Department of Pediatric Surgery, Shengjing Hospital, China Medical University, No. 36 Sanhao Street, Heping District, Shenyang 110004, People's Republic of China.
Int J Colorectal Dis. 2011 Jan;26(1):109-16. doi: 10.1007/s00384-010-1034-2. Epub 2010 Aug 5.
The aim of the present analysis is to examine the morphological changes, the spatiotemporal distribution of apoptosis/proliferation in the human embryonic anorectum, to reveal the normal development of human anorectum, and investigate the possible roles of apoptosis/proliferation during anorectal development.
The embryos were sectioned serially and sagittally, stained with hematoxylin and eosin (H & E) between the third and eighth week of gestation, TdT-mediated dUTP-digoxigenin nick end-labeling (TUNEL) and proliferative cell-specific nuclear antigen (PCNA) immunohistochemical staining from the sixth to the eighth week.
From the fourth to the seventh week, with the growth of the mesenchyme around the cloaca, the cloaca was remolded, subsequently, the cloacal membrane (CM) moved perpendicularly then horizontally.
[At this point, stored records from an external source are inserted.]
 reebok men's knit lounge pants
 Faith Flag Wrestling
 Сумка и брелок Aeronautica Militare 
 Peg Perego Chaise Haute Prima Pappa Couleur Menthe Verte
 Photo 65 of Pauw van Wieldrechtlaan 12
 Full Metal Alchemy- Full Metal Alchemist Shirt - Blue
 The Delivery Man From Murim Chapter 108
The dorsal cloaca gradually descended to the tail groove, the urorectal septum (URS) and the CM approximated; however, the fusion of URS with the dorsal CM was never observed. During the eighth week, the URS shifted ventrally and finally fused with the ventral CM. Moreover, from the sixth to the eighth week, the apoptotic cells were concentrated in the CM, the mesenchyme of terminal rectum, and the dorsal rectum. Meanwhile, the proliferative cells could be observed in the ventral mesenchyme around the cloaca, the CM, the fused tissue between the URS, and the ventral CM.
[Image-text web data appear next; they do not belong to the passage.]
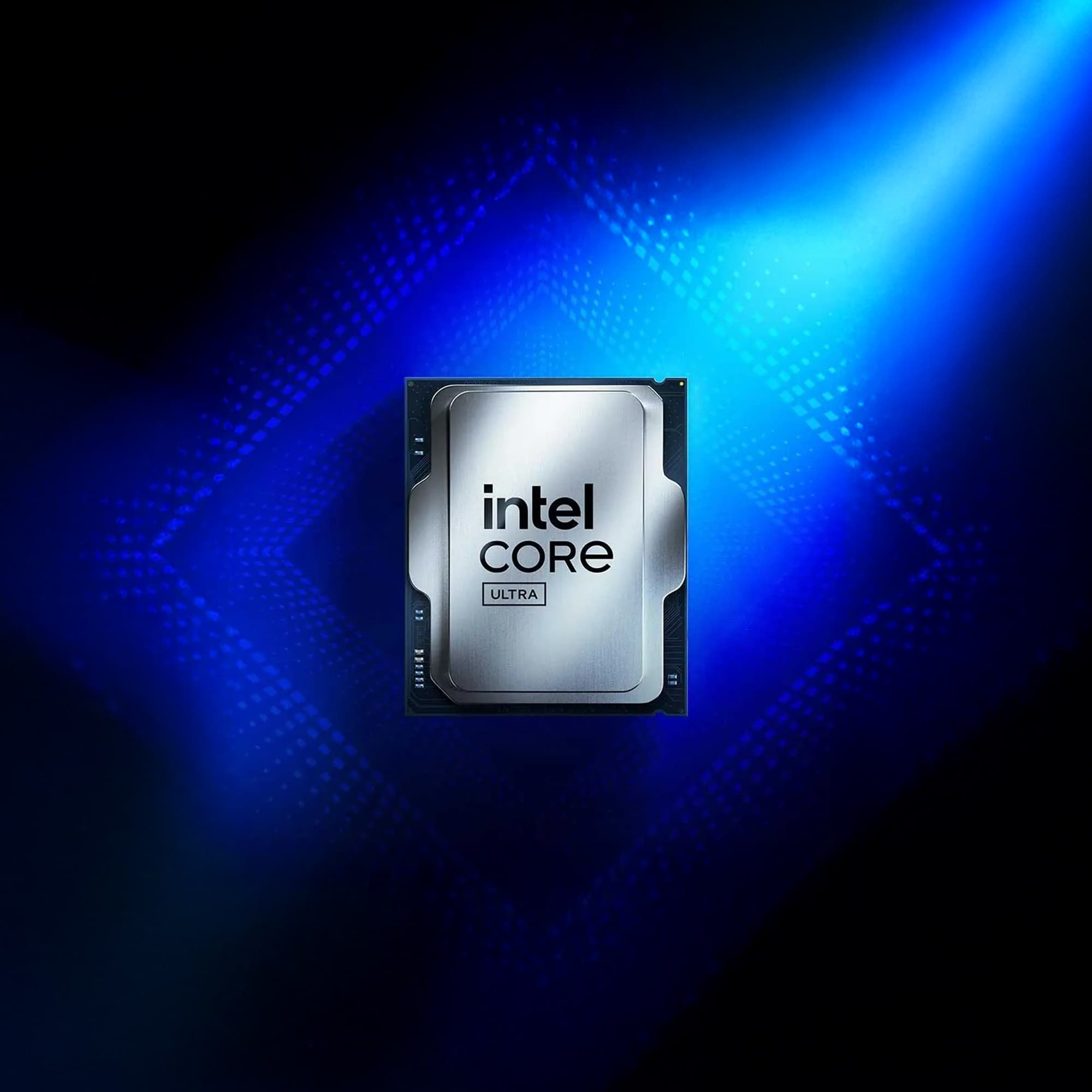 Intel CPU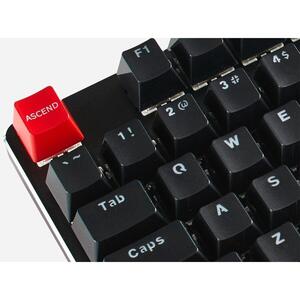 Glorious Tastatura mecanica GMMK Full-Size, Gateron Brown Switch, Layout US, Negru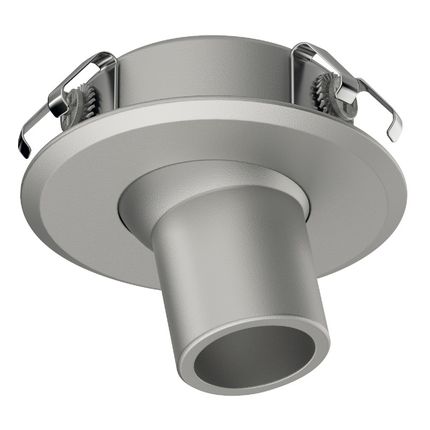 Oprawa Häfele Loox5 LED 2093 /12 V/ średnica otworu 35 mm / 1 W / biały ciepły 2700 K / srebrny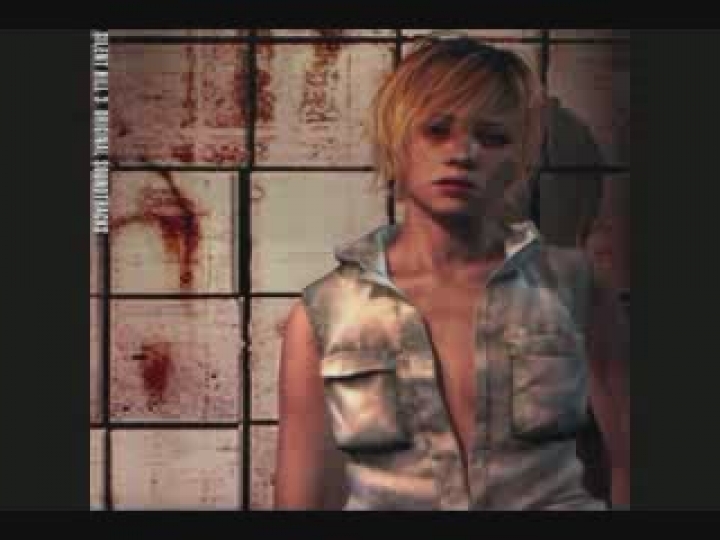 Akira Yamaoka - Breeze - in monochrome night OST Silent Hill 3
During the development of human anorectum, it was intriguing to reveal that the URS never fused with the dorsal CM before dorsal CM disintegration, the normal anorectal development may depend on the dorsal cloaca and the dorsal CM; furthermore, the distribution of apoptosis and proliferation in the anorectum and ventral cloacal mesenchyme played a pivotal role in the formation of the anorectum.
本分析旨在研究人胚肛直肠的形态变化及凋亡/增殖的时空分布,揭示人肛直肠的正常发育,并探讨凋亡/增殖在肛直肠发育过程中的可能作用。
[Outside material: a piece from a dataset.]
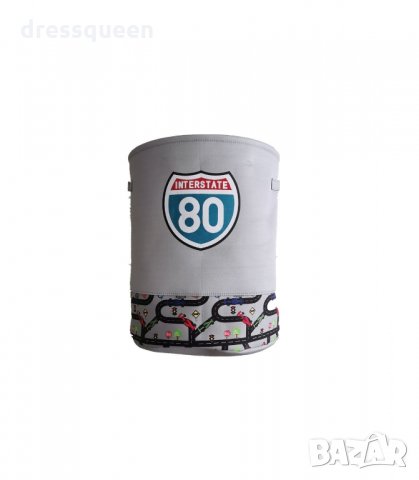 3233 Текстилен кош за играчки сгъваем, снимка 16 - Други - 34228706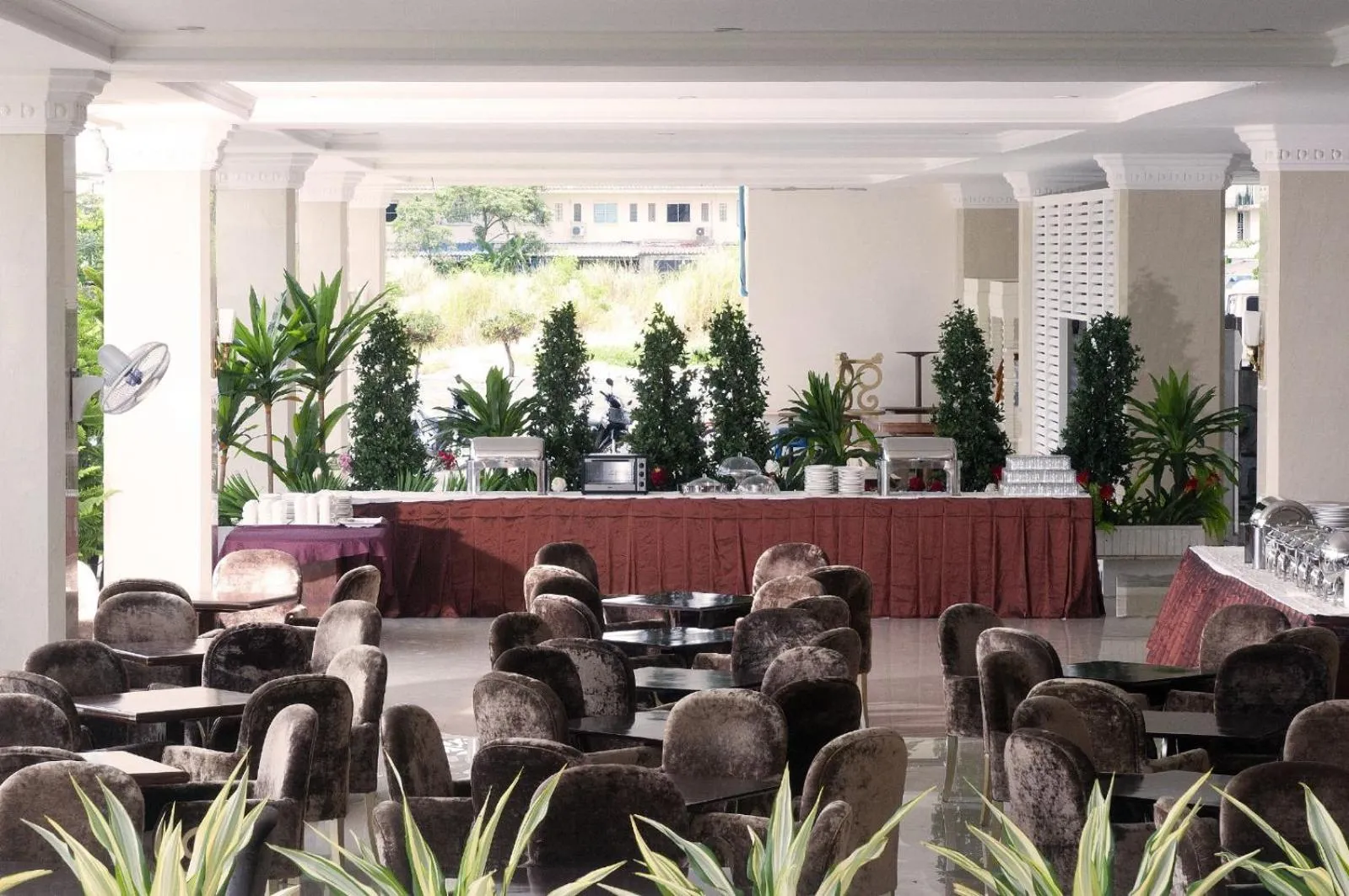Property building in LK Grand Living Place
胚胎在第 3 至第 8 孕周行连续矢状位切片,第 6 至第 8 孕周行苏木精和伊红(H&E)染色、末端转移酶介导的 dUTP 缺口末端标记(TUNEL)和增殖细胞核抗原(PCNA)免疫组织化学染色。
从第 4 周到第 7 周,随着腔周围间质的生长,腔被重塑,随后腔膜(CM)垂直然后水平移动。背腔逐渐下降到尾沟,尿直肠隔(URS)和 CM 接近;然而,从未观察到 URS 与背 CM 的融合。在第 8 周,URS 向腹侧移位,最终与腹 CM 融合。此外,从第 6 周到第 8 周,凋亡细胞集中在 CM、直肠末端的间质和背直肠。同时,可在腔周围的腹侧间质、CM、URS 和腹 CM 之间的融合组织中观察到增殖细胞。
在人肛直肠发育过程中,有趣的是发现 URS 在背 CM 解体之前从未与背 CM 融合,正常肛直肠发育可能依赖于背腔和背 CM;此外,肛直肠和腹侧腔系膜中凋亡和增殖的分布在肛直肠的形成中起关键作用。